EXERCISE DIRECTIONS: Swap every "blue plastic stadium seat" for "green plastic stadium seat" in the items below and write them out again with nothing else changed, omitting the pictures.

------ RECORDS FOR PROCESSING ------

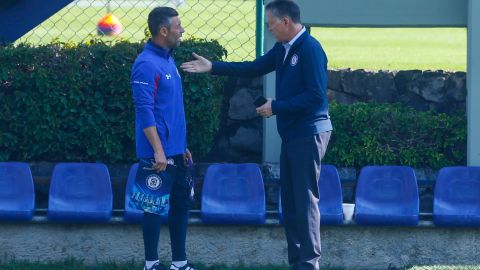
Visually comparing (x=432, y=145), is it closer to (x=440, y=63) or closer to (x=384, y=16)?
(x=384, y=16)

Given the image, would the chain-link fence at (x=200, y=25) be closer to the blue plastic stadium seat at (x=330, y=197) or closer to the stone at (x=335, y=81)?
the stone at (x=335, y=81)

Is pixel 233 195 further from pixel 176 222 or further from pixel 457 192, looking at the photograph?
pixel 457 192

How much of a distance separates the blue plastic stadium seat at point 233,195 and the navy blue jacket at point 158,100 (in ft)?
2.41

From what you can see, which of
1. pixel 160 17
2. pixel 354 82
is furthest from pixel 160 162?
pixel 354 82

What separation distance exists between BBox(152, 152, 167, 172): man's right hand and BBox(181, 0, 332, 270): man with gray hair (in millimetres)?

------

FULL OUTPUT:
Visually comparing (x=432, y=145), is it closer to (x=440, y=63) or closer to (x=384, y=16)?
(x=384, y=16)

Given the image, would the chain-link fence at (x=200, y=25) be closer to the green plastic stadium seat at (x=330, y=197) or closer to the stone at (x=335, y=81)?
the stone at (x=335, y=81)

Is pixel 233 195 further from pixel 176 222 or further from pixel 457 192, looking at the photograph?
pixel 457 192

How much of a distance separates the green plastic stadium seat at point 233,195 and the navy blue jacket at point 158,100 (in ft)?
2.41

From what you can see, which of
1. pixel 160 17
2. pixel 354 82
is furthest from pixel 160 162?
pixel 354 82

What separation distance exists between BBox(152, 152, 167, 172): man's right hand and BBox(181, 0, 332, 270): man with gray hair (in millimetres)?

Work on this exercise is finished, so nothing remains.